Problem to work on
Can you reproduce all of the data below word for word, with nothing changed?

Dataset
>>>
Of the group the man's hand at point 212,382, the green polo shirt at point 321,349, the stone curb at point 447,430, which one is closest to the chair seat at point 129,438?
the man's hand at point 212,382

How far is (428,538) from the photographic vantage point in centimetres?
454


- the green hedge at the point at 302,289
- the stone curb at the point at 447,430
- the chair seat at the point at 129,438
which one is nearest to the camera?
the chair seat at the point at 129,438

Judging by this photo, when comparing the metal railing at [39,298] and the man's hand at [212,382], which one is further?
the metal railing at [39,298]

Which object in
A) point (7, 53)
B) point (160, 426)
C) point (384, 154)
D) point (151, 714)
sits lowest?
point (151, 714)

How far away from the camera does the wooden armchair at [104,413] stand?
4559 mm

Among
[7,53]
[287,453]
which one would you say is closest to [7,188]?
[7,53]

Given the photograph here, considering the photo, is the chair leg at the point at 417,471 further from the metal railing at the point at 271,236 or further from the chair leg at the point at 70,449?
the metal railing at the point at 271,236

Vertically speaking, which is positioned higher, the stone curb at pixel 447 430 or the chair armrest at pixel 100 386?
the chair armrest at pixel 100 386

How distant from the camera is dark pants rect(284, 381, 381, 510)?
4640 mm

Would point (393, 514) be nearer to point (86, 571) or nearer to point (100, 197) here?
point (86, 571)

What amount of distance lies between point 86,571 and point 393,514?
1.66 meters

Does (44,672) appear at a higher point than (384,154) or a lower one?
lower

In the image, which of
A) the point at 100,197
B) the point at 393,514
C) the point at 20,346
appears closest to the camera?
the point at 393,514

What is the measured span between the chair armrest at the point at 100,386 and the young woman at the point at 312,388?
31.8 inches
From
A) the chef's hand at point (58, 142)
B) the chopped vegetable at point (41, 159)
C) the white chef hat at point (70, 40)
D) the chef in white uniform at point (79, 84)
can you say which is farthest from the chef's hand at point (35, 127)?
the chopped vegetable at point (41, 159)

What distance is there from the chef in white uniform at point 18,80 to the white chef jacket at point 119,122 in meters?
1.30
<<<
The response
Of the group the man's hand at point 212,382, the green polo shirt at point 321,349, the stone curb at point 447,430, which one is closest to the chair seat at point 129,438?
the man's hand at point 212,382

How far is (428,538) from the photographic vantage point in centimetres?
454


- the green hedge at the point at 302,289
- the stone curb at the point at 447,430
- the chair seat at the point at 129,438
which one is nearest to the camera?
the chair seat at the point at 129,438

Judging by this photo, when comparing the metal railing at [39,298] and the man's hand at [212,382], which one is further?
the metal railing at [39,298]

Which object in
A) point (7, 53)
B) point (160, 426)
C) point (384, 154)
D) point (151, 714)
sits lowest?
point (151, 714)

How far away from the camera does the wooden armchair at [104,413] stand?
4559 mm

Among
[7,53]
[287,453]
which one would you say is closest to [7,188]?
[7,53]

Given the photograph here, considering the photo, is the chair leg at the point at 417,471 further from the metal railing at the point at 271,236 or further from the chair leg at the point at 70,449?
the metal railing at the point at 271,236

Vertically speaking, which is positioned higher, the stone curb at pixel 447 430 or the chair armrest at pixel 100 386?
the chair armrest at pixel 100 386

How distant from the camera is dark pants rect(284, 381, 381, 510)?
4640 mm

Would point (393, 514) be nearer to point (86, 571) or nearer to point (100, 197) here?
point (86, 571)

What amount of distance lies between point 86,571 and point 393,514?
1.66 meters

Does (44,672) appear at a higher point than (384,154) or a lower one?
lower

In the image, which of
A) the point at 100,197
B) the point at 393,514
C) the point at 20,346
appears closest to the camera?
the point at 393,514

What is the measured span between the chair armrest at the point at 100,386 and the young woman at the point at 312,388?
31.8 inches
From
A) the chef's hand at point (58, 142)
B) the chopped vegetable at point (41, 159)
C) the white chef hat at point (70, 40)
D) the chef in white uniform at point (79, 84)
can you say which is farthest from the chef's hand at point (35, 127)?
the chopped vegetable at point (41, 159)

What distance is there from the chef in white uniform at point 18,80 to the white chef jacket at point 119,122 in meters?
1.30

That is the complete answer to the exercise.